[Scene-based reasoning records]
------

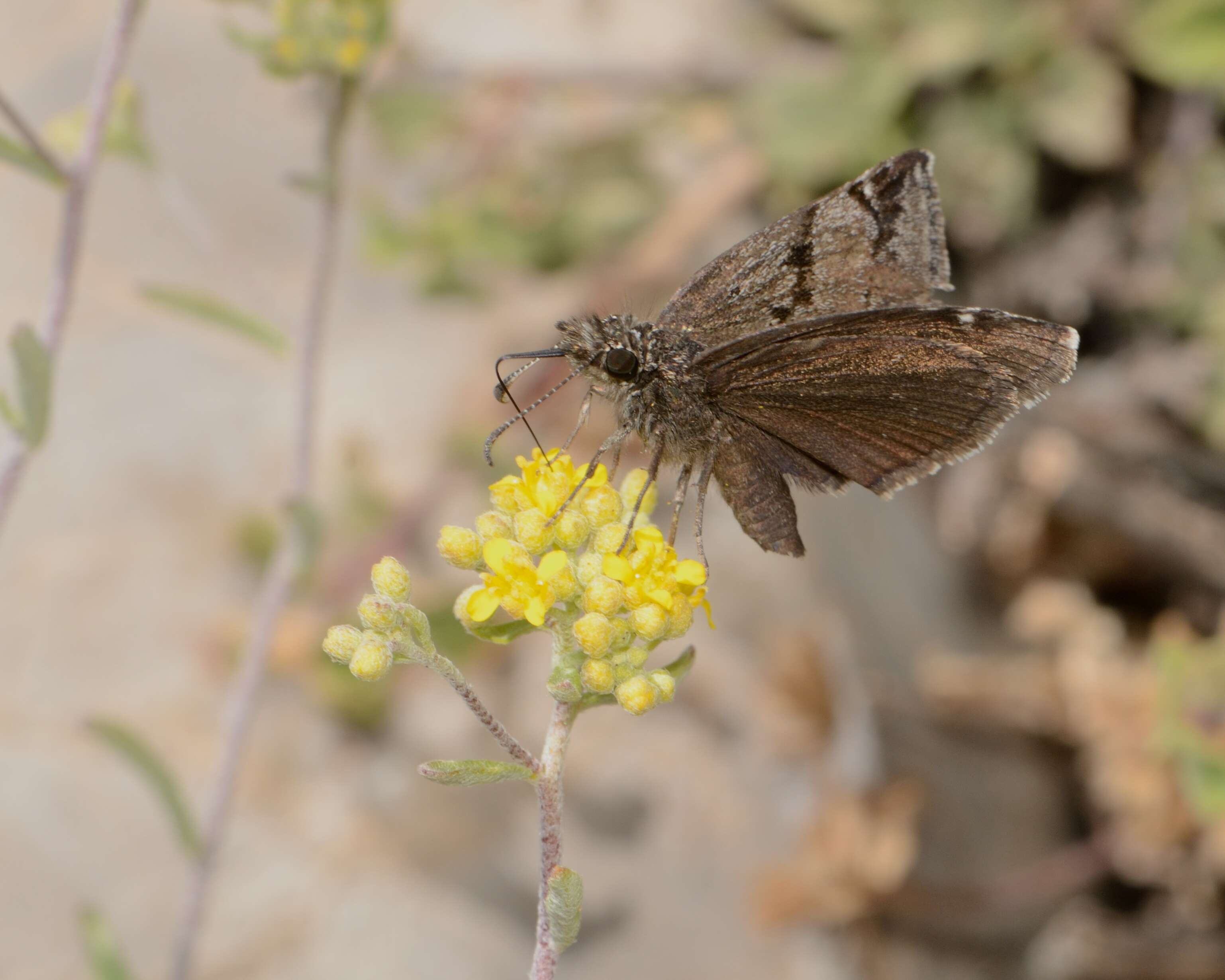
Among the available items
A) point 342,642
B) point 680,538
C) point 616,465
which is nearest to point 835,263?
point 616,465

------

### THE PROBLEM
Reproduce the text of the material above verbatim, line by line, leaving out the pictures.

### SOLUTION FOR THIS EXERCISE
Among the available items
A) point 342,642
B) point 680,538
C) point 616,465
which is nearest to point 835,263?
point 616,465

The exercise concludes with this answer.